Für die Braunkohlegegner ist das eine Zäsur. Denn die in den vergangenen Jahren errichteten Baumhäuser sind längst ein Symbol des Widerstands geworden. Aktivisten kündigten als Reaktion auf den Polizeieinsatz „zivilen Ungehorsam“ und eine „bundesweite Massenmobilisierung“ an. Die Polizei stellt sich auf einen tagelangen und schwierigen Einsatz ein. Nach und nach müssen die Kräfte des „Höheninterventionsteam“ – so heißt die Truppe tatsächlich – die rund 50 bis 60 Baumhäuser räumen und abbauen. Der Energiekonzern RWE will noch im Herbst mehr als die Hälfte des noch verbliebenen Waldstücks zwischen Köln und Aachen roden, um weiter Braunkohle baggern zu können.
Aktivisten besetzen Baumhäuser im Hambacher Forst
Dagegen gibt es seit langem Proteste. Aktivisten haben in bis zu 25 Metern Höhe rund 50 bis 60 Baumhäuser errichtet und halten den Wald damit seit sechs Jahren besetzt. Begründet wurde die Räumung allerdings nicht mit dem geplanten Braunkohleabbau. Vielmehr argumentiert das NRW-Bauministerium unter anderem mit dem fehlenden Brandschutz in den Baumhäusern. Für die Polizei ist es einer der größten Einsätze in der jüngeren NRW-Geschichte. Aus dem gesamten Bundesgebiet wurden Einsatzkräfte zur Verstärkung in den Hambacher Forst geholt. Auch Wasserwerfer und schweres Räumgerät wurden zum Hambacher Forst gebracht.
Aus Sicht von RWE ist die Abholzung unvermeidbar, um die Stromproduktion in den Braunkohlekraftwerken zu sichern. Ein RWE-Sprecher betonte, der Konzern sei nicht „unmittelbarer Veranlasser“ des Einsatzes. „Die Rodungsarbeiten auf unserem widerrechtlich besetzten Grundstück sollen wie geplant erst im Oktober beginnen.“ Mitarbeiter der zuständigen Stadt Kerpen informierten die Baumbesetzer per Lautsprecher über den Räumungsbeschluss und forderten sie auf, die Baumhäuser innerhalb von 30 Minuten freiwillig zu verlassen. Dann begannen Polizisten die Räumung.

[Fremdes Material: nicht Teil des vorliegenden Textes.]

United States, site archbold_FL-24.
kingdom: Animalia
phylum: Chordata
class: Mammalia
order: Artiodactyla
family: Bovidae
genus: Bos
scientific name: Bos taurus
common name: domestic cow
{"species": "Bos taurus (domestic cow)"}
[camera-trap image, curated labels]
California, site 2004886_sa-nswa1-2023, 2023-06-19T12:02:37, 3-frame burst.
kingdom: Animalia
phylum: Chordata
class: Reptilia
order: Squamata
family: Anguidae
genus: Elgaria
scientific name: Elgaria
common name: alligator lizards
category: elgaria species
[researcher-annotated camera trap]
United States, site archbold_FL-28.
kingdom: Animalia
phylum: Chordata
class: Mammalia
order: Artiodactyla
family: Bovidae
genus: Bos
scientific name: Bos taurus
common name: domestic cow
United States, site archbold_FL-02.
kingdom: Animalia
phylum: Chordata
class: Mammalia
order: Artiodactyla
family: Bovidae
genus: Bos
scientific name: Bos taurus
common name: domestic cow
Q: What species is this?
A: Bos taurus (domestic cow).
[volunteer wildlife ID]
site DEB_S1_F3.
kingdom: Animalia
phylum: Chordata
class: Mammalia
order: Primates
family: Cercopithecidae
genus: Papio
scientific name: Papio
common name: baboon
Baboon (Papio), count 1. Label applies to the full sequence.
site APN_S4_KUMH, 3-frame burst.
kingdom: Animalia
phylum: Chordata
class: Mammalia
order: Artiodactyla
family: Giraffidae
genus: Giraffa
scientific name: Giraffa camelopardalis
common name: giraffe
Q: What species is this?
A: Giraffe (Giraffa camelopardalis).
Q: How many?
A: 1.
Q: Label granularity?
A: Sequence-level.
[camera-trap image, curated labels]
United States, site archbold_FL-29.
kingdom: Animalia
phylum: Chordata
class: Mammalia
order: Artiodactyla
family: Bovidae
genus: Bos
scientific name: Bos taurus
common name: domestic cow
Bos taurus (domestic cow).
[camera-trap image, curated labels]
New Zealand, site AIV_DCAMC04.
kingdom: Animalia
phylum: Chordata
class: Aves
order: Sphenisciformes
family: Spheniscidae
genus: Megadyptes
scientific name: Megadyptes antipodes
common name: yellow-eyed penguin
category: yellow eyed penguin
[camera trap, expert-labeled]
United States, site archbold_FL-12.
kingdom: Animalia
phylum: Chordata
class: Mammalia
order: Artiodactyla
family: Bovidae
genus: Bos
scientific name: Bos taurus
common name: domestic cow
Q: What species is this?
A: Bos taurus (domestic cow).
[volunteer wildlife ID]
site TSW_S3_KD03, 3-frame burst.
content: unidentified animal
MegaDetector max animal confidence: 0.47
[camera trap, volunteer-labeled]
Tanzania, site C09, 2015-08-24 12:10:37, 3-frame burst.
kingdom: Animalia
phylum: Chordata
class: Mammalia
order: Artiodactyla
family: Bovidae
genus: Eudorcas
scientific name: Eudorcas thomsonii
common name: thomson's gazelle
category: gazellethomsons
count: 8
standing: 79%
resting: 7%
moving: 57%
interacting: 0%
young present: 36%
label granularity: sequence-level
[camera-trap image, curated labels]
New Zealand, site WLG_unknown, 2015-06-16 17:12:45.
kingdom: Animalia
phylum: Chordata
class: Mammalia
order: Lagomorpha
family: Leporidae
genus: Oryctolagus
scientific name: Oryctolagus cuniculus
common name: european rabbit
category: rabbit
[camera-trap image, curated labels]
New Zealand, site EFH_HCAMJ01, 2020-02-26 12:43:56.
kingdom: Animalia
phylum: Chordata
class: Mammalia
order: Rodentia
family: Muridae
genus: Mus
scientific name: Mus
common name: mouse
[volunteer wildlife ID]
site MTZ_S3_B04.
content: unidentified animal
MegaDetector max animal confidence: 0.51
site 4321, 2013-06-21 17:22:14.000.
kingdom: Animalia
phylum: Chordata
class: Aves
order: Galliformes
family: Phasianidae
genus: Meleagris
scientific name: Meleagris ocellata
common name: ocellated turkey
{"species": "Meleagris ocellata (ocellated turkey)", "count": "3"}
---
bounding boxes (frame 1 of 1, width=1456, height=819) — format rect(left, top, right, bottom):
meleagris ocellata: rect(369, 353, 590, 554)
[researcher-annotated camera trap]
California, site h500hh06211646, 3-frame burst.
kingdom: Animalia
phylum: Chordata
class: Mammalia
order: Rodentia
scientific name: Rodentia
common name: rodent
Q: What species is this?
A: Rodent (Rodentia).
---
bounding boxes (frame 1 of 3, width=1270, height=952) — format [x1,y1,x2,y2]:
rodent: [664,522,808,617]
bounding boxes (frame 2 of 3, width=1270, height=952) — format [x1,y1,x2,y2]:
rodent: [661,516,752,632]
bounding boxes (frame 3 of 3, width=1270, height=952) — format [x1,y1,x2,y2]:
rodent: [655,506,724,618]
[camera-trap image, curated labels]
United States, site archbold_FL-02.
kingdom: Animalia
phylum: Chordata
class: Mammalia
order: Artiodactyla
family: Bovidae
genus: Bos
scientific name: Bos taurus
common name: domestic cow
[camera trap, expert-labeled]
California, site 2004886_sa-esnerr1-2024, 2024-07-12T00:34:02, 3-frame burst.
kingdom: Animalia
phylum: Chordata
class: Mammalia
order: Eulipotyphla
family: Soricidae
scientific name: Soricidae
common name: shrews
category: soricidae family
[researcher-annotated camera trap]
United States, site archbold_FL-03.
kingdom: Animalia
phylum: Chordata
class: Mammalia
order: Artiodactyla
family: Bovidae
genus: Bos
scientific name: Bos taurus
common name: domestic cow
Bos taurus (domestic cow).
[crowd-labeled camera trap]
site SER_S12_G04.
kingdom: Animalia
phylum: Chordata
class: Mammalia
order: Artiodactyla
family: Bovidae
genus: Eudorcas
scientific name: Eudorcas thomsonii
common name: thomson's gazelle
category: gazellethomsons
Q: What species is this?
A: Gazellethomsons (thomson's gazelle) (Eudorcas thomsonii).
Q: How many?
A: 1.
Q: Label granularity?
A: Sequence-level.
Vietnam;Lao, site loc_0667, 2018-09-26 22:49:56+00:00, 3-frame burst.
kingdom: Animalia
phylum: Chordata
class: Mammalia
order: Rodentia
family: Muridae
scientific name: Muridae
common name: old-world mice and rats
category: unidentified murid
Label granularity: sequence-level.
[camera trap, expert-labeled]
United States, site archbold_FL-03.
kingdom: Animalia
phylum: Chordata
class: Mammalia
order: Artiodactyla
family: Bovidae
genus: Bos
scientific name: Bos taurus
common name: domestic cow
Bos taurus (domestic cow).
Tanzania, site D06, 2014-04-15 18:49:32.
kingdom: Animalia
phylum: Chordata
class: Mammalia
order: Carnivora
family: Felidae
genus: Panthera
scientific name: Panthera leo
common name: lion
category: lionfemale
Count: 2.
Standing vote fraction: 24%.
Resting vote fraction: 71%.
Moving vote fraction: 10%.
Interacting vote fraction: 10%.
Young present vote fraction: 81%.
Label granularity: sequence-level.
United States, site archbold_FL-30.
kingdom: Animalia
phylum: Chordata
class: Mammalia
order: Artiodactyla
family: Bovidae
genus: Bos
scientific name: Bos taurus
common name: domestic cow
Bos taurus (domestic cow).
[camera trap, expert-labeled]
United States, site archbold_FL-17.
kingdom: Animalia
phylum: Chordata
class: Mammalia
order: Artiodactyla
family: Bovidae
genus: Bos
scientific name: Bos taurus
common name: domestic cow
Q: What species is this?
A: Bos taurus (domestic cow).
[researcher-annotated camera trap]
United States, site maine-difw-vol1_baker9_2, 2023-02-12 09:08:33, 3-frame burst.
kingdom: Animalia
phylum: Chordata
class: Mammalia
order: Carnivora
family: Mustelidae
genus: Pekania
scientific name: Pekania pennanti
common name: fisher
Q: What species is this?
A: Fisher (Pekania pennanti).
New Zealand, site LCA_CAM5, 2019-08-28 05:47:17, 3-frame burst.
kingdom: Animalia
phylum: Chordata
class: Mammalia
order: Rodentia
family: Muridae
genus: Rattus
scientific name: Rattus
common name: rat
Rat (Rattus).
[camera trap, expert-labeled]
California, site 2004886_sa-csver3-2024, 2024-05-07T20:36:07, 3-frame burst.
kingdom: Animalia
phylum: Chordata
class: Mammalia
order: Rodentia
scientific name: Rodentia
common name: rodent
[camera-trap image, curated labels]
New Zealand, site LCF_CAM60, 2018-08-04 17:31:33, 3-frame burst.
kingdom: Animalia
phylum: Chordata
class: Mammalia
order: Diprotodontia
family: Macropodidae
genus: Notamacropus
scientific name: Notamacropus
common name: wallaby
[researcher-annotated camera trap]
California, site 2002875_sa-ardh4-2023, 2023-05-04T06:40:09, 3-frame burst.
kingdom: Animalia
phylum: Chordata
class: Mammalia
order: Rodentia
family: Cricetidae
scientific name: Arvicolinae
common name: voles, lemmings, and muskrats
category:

Abholzung im Hambacher Forst ist für RWE unvermeidbar
In Bayern oder Baden-Württemberg fällt der Blick auf den umstrittenen Energieträger naturgemäß reserviert aus. Kein Wunder, im Süden Deutschlands kommt der Bodenschatz fast nirgendwo in abbaubarer Konzentration vor. Doch ein Blick in die deutsche Geschichte zeigt, dass der Aufstieg des Landes zu einer der dynamischsten Industrienationen weltweit ohne Braun- und Steinkohle nicht denkbar gewesen wäre. Viele Generationen von Bergleuten – viele davon aus Polen – haben das „braune Gold“ im Schweiße ihres Angesichts aus dem Boden geholt.
Das ist der Stoff, aus dem Stolz und Heimatverbundenheit auf die industrielle Tradition erwachsen sind. Und das war der Stoff, ohne den Deutschland den Sprung an die Spitze der Weltwirtschaft im 20. Jahrhundert kaum geschafft hätte. Das Thema eignet sich für Nostalgie, ist aber nach wie vor aktuell. Deutschland ist bis heute der größte Braunkohleförderer weltweit. Sinnbild für Effektivität, aber auch Brutalität des Abbaus sind die 220 Meter langen und über 13000 Tonnen schweren Bagger, die sich durch die Landschaft fräsen – ohne Rücksicht auf Dörfer und Wälder. Doch die entscheidende Frage ist, ob es ökonomisch und vor allem ökologisch tatsächlich sinnvoll ist, die größten Landmaschinen der Welt mit ihren gewaltigen Schaufelräder auf die gewachsene Landschaft loszulassen.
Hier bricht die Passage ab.